Love in the time of AI


 Kazuo Ishiguro (2021), Klara and the Sun, Faber, London, pp.307

It is a brand-new year and I am beginning with one of my favorite writers of all time – the elegant and masterful Kazuo Ishiguro. The blurb of his most recent book Klara and the Sun spoke about robots and my inner voice screamed ‘please don’t go to the other side’. Ishiguro is one of the four authors (others being Alice Munro, Julian Barnes and Penelope Fitzgerald) that I never want to deviate from the path they tread. The day they go uncharacteristic will be the beginning of the end for me. In a world where most things are so irreversibly mutating, I have a terrible propensity for stability and consistency. These authors remain my anchor points for the world as I know it.

Dreading the worst, I bravely began this beautiful story set some time in the future in which children are genetically modified and have robots with artificial intelligence for companions.

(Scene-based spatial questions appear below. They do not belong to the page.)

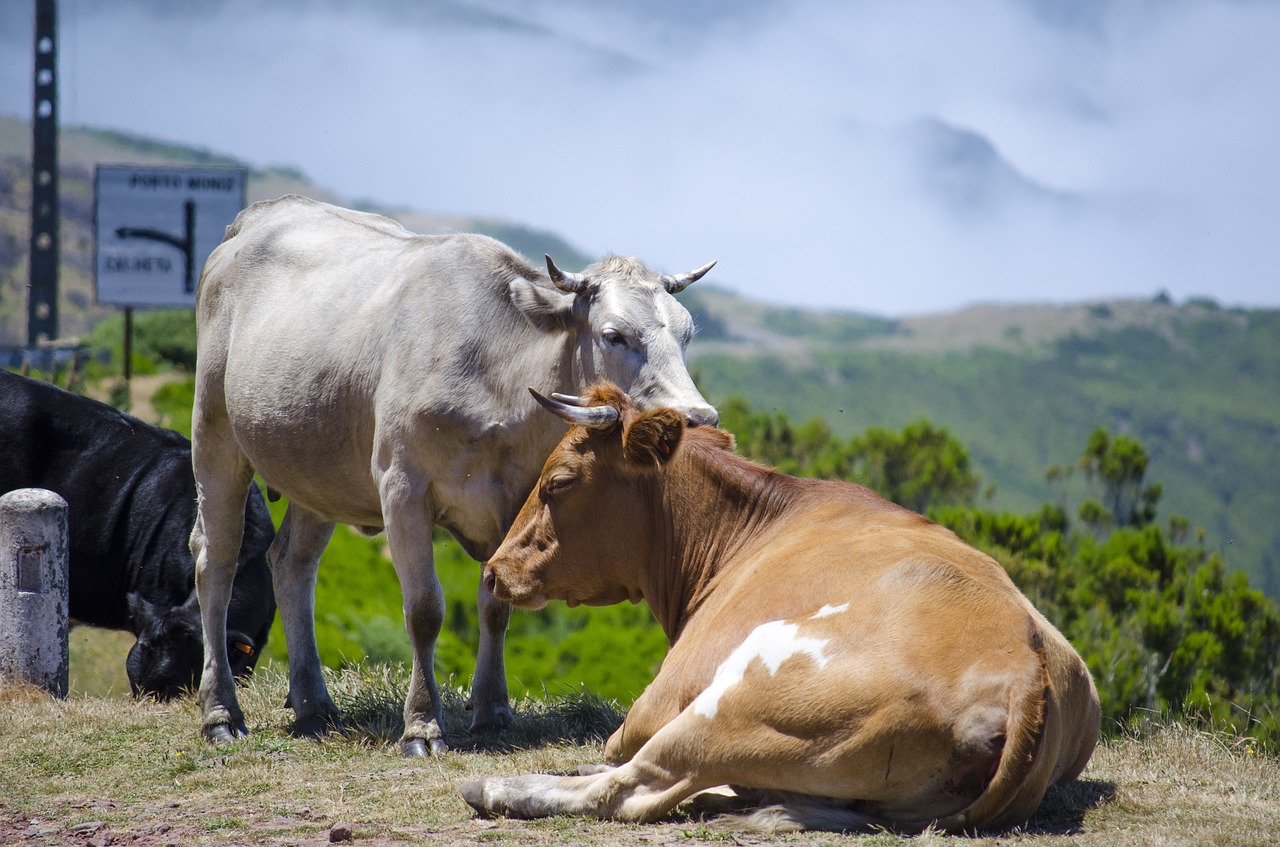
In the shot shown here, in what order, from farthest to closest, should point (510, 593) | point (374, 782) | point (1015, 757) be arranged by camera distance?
point (510, 593) → point (374, 782) → point (1015, 757)

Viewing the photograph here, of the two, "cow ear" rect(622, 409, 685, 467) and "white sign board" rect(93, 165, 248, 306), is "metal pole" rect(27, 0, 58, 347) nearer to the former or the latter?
"white sign board" rect(93, 165, 248, 306)

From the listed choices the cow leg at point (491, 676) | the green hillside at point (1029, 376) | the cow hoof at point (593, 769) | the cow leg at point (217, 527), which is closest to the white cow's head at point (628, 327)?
the cow leg at point (491, 676)

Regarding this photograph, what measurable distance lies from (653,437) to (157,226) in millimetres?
16649

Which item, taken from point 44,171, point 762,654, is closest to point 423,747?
point 762,654

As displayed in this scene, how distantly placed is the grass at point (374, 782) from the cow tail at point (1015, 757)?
10cm

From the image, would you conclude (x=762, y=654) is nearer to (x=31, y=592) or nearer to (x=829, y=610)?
(x=829, y=610)

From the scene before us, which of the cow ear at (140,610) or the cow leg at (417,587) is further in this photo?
the cow ear at (140,610)

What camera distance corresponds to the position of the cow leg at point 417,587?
579 cm

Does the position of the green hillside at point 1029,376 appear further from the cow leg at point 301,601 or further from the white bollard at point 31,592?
the white bollard at point 31,592

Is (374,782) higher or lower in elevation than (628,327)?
lower

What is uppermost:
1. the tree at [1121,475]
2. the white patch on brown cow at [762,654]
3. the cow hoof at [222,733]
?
the white patch on brown cow at [762,654]

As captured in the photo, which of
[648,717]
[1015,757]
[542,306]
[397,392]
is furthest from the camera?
[542,306]

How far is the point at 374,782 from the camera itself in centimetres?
507

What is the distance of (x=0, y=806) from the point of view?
190 inches
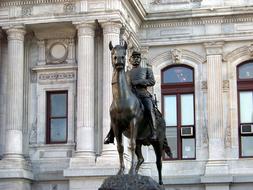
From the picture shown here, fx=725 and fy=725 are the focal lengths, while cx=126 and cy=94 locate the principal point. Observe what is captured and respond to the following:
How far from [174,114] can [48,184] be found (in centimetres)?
635

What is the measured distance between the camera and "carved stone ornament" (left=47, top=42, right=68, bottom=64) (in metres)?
28.8

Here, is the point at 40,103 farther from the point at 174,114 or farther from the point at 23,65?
the point at 174,114

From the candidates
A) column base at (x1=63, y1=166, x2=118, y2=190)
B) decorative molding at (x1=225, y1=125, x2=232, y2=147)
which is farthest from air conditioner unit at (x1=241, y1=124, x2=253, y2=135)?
column base at (x1=63, y1=166, x2=118, y2=190)

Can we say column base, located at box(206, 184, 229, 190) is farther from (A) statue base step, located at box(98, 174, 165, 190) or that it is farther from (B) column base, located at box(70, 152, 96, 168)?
(A) statue base step, located at box(98, 174, 165, 190)

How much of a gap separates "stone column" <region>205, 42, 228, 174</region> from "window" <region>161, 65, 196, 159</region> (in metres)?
0.92

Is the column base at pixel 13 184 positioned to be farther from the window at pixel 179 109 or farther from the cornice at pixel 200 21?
the cornice at pixel 200 21

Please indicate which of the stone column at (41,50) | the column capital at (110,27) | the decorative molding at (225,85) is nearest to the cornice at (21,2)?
the stone column at (41,50)

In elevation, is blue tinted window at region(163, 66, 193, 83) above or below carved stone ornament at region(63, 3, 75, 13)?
below

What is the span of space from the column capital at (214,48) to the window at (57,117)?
6340mm

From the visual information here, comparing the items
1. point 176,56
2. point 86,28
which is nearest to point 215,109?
point 176,56

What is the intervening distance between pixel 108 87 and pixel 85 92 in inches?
34.2

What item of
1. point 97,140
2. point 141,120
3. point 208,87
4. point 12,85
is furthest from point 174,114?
point 141,120

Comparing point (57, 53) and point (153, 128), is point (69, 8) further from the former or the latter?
point (153, 128)

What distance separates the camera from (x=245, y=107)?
99.0 feet
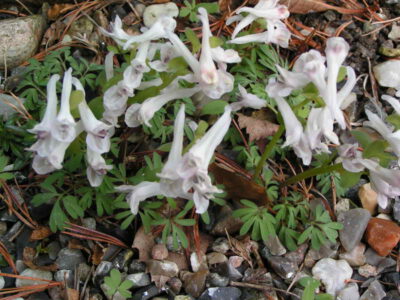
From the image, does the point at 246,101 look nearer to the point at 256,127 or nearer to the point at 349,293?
the point at 256,127

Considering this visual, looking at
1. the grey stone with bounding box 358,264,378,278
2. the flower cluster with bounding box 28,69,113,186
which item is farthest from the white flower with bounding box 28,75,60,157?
the grey stone with bounding box 358,264,378,278

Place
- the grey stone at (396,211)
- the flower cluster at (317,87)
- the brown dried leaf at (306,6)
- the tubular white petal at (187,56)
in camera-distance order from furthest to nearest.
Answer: the brown dried leaf at (306,6) < the grey stone at (396,211) < the tubular white petal at (187,56) < the flower cluster at (317,87)

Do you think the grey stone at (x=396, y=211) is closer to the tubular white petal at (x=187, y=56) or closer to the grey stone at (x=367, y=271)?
the grey stone at (x=367, y=271)

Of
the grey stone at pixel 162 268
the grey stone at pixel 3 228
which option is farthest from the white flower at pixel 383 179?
the grey stone at pixel 3 228

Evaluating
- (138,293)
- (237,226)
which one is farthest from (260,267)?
(138,293)

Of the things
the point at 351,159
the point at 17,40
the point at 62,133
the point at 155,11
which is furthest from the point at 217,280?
the point at 17,40

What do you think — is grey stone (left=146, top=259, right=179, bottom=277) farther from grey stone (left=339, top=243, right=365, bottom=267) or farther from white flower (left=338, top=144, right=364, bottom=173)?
white flower (left=338, top=144, right=364, bottom=173)
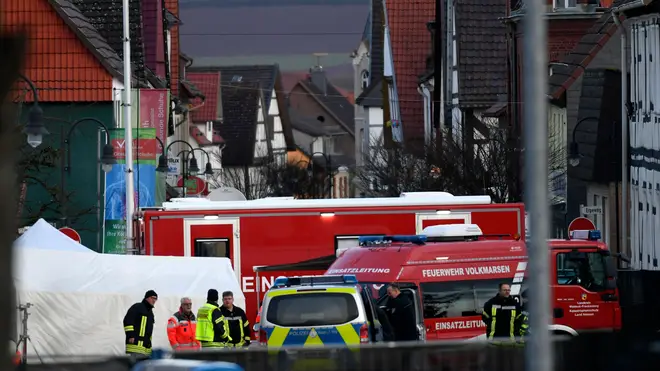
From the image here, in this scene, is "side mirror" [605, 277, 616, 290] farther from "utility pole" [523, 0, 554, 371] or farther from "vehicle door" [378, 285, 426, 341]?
"utility pole" [523, 0, 554, 371]

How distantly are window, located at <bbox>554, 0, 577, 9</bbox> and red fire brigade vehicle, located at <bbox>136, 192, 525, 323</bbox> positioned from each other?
1959 cm

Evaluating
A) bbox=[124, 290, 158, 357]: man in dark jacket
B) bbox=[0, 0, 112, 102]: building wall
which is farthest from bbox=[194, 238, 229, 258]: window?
bbox=[0, 0, 112, 102]: building wall

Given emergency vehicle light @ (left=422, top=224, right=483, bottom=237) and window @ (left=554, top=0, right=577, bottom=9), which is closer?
emergency vehicle light @ (left=422, top=224, right=483, bottom=237)

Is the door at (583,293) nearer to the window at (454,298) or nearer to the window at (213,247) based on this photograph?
the window at (454,298)

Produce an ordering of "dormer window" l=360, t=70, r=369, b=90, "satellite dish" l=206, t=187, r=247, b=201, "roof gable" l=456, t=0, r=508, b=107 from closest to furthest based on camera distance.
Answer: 1. "satellite dish" l=206, t=187, r=247, b=201
2. "roof gable" l=456, t=0, r=508, b=107
3. "dormer window" l=360, t=70, r=369, b=90

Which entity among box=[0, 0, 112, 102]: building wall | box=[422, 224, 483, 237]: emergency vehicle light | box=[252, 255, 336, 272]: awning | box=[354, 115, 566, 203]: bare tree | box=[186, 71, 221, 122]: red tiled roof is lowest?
box=[252, 255, 336, 272]: awning

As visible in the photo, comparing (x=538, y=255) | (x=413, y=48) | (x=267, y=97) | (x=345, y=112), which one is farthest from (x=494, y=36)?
(x=345, y=112)

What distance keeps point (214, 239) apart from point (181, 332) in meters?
6.28

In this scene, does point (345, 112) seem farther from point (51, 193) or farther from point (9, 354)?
point (9, 354)

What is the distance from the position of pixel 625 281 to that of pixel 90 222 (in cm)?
1697

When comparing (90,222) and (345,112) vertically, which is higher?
(345,112)

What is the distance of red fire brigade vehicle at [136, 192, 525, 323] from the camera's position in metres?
26.0

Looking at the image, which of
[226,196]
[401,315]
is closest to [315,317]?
[401,315]

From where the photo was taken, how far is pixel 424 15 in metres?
68.9
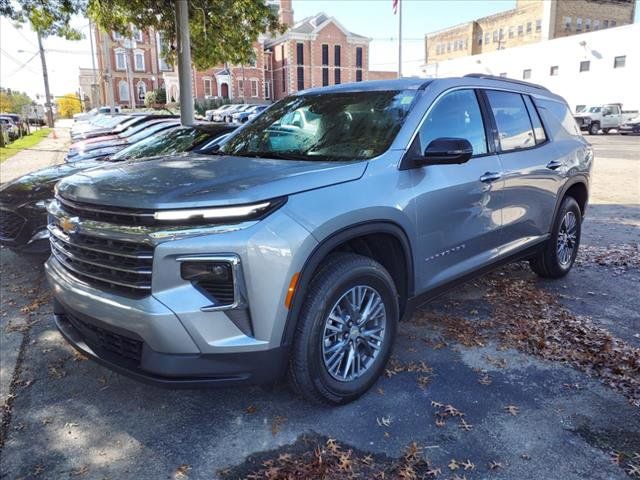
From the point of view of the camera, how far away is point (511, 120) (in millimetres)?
4453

I mused, ‘clearly, the worst has already happened’! But then, something emerged slowly from the ruins of this dystopian setting, something akin to what you felt when you were reading The Remains of the Day. A master at work on something delicate and undestroyed – the primal innocence we are born with. This is Klara’s reckoning in the human world and she blooms not as AI, but as a child, asking questions, always being curious, and heartbreakingly human. Before long, we are rooting for her as she navigates the politics and platitudes of the society in which she is planted in.

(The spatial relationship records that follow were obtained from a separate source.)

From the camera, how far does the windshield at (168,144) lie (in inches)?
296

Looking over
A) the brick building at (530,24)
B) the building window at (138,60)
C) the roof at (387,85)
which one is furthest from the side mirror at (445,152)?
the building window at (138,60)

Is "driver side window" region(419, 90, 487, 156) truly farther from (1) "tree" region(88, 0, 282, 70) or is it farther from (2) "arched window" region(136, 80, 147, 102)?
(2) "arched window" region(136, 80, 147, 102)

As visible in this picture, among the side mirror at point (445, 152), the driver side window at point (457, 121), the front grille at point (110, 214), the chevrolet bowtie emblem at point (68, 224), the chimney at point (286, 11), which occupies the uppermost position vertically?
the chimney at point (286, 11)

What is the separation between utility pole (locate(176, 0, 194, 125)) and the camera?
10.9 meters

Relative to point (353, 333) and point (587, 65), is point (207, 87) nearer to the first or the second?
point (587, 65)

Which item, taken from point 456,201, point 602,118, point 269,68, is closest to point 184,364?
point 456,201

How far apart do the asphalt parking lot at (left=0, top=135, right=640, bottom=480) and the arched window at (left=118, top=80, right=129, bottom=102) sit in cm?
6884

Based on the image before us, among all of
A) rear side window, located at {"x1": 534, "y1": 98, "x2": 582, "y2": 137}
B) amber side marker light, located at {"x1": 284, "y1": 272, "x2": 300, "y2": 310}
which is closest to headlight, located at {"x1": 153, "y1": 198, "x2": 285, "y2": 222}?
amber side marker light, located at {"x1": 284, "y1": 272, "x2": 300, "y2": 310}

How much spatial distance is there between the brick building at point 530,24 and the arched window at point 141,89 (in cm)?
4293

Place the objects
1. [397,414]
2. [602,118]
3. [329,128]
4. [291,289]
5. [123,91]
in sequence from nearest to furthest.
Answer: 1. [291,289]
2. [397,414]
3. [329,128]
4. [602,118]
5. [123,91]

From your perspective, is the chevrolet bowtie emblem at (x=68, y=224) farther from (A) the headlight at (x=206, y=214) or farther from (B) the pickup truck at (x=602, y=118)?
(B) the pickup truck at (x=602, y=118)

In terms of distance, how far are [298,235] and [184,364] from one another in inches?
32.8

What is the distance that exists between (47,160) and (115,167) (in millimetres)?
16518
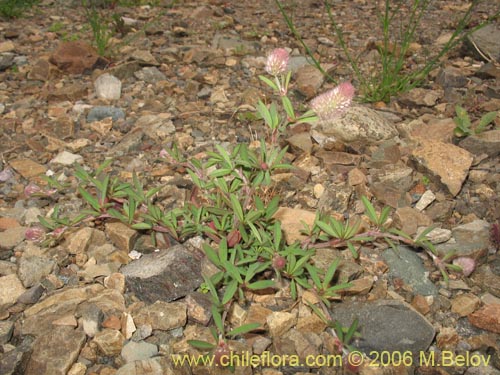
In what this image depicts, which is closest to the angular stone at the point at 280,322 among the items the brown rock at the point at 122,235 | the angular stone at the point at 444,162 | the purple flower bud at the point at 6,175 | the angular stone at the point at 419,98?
the brown rock at the point at 122,235

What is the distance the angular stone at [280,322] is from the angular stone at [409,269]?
1.76 feet

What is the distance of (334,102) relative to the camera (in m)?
2.03

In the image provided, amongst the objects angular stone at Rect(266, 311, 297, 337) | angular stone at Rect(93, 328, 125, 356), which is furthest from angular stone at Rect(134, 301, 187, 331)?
angular stone at Rect(266, 311, 297, 337)

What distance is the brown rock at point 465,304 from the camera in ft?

The most beautiful part of the book is the relationship Klara has with the sun. It is one of the oldest tropes of nourishment and life and it symbolizes something undying and irreplaceable in us. It is our capacity to love someone and act on that love. Klara’s love for the child she accompanies is more poignant in the milieu that it is set against, that of a withering human world. And what happens to this person as she unfolds human-like in an inhuman world forms the rest of the story.

It takes mastery to weave the old with the new, retaining something unexpected from both. Ishiguro weaves a rich tapestry not with grandiose strokes, but with fragile imperceptible ones that paint pathos, innocence and first learning, that of children awakening to love and loss with unfailing dexterity. By extracting the human essence out of humanity, he shows the most enduring part of us that are yet savable and worthy of saving.